To probe the dynamics of propagating DWs, ground state DW configurations were relaxed at a distance of 300 nm from the left-hand side of a nanowire of geometry width = 100 nm, thickness = 20 nm and length 1.5 µm. Static magnetic fields in the range Hx = 2–400 Oe were applied along the length of the nanowire. DW velocities were calculated from the rate of change in the Mx component of magnetisation. In cases where DW propagation was below HWB, the velocity was taken as maximum gradient on a plot of Mx/MS vs t, while in cases where the propagation field was above HWB the velocity was averaged over a full WB cycle.
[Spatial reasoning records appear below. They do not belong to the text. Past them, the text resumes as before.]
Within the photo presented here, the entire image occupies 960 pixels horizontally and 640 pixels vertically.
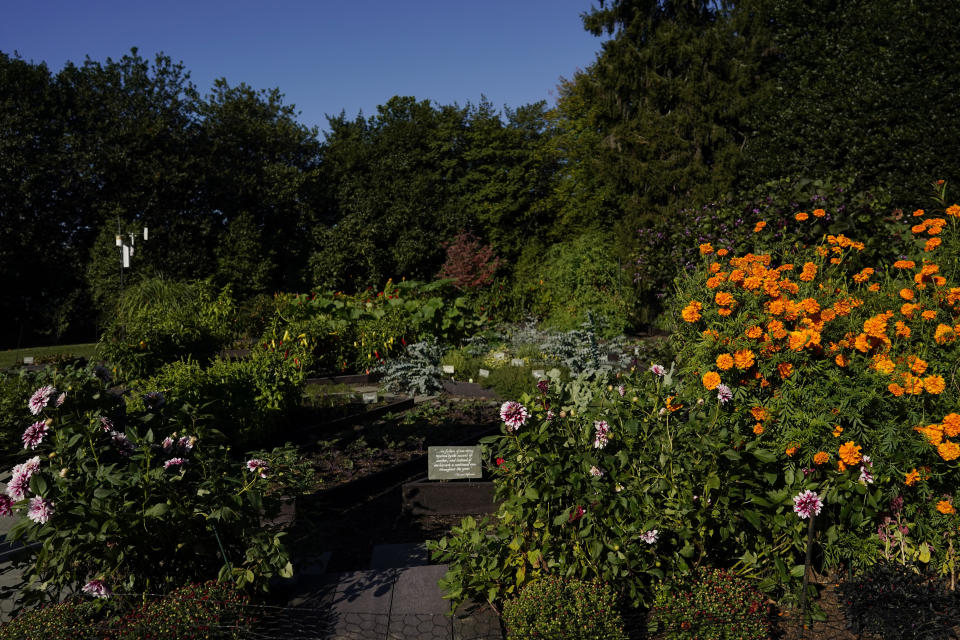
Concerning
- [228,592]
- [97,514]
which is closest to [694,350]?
[228,592]

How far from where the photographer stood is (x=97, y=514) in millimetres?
2234

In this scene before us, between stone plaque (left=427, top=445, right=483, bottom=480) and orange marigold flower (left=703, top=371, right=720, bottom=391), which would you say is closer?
orange marigold flower (left=703, top=371, right=720, bottom=391)

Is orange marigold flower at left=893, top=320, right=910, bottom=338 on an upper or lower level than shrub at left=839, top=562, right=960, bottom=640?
upper

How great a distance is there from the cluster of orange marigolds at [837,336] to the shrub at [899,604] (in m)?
0.30

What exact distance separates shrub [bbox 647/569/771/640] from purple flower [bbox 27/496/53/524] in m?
2.21

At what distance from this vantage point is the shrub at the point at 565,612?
2.14m

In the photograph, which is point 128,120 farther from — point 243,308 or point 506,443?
point 506,443

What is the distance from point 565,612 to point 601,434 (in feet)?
2.27

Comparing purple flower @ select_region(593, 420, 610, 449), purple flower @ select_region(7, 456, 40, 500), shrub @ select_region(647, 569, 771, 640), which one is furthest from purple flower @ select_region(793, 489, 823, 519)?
purple flower @ select_region(7, 456, 40, 500)

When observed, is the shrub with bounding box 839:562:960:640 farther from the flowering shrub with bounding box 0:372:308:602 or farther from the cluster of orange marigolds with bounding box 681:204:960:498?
the flowering shrub with bounding box 0:372:308:602

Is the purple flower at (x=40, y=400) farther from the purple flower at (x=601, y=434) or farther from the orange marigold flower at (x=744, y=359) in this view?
the orange marigold flower at (x=744, y=359)

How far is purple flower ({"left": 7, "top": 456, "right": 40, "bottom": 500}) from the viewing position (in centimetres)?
224

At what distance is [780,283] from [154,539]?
9.99 ft

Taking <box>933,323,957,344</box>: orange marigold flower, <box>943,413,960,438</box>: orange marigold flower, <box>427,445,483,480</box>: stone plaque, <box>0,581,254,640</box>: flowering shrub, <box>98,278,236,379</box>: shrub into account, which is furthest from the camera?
<box>98,278,236,379</box>: shrub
Stochastic DW pinning at T = 300 K was simulated using the MUMAX[3] software package[34] using the methods previously demonstrated in[6]. The nanowire geometry investigated was the same as that for the T = 0 K dynamic simulations, but with triangular notches with depths of 18 nm and 36 nm located in the nanowires upper edge at a distance of 1.25 µm from the left-hand end. The nanowire was discretised into a 2.5 nm × 2.5 nm × 2.5 nm mesh. Ground state DWs were located 300 nm from the left-hand side before being propagated with an applied field of Hx = 35 Oe. The magnetostatic fields produced by the nanowire’s ends were subtracted using the inbuilt functionality of the MUMAX[3] software.

It should be noted that micromagnetic simulations using Brown’s approach to finite temperatures applies a high frequency cut-off to the spin-wave spectrum due to the discretization imposed by the mesh size[35,36]. This can have a strong effect on the simulation of critical temperatures such as the Curie point, but we believe it is less likely to influence room temperature micromagnetic simulations such as those presented here. A more thorough discussion of these limitations can be found in ref.[10].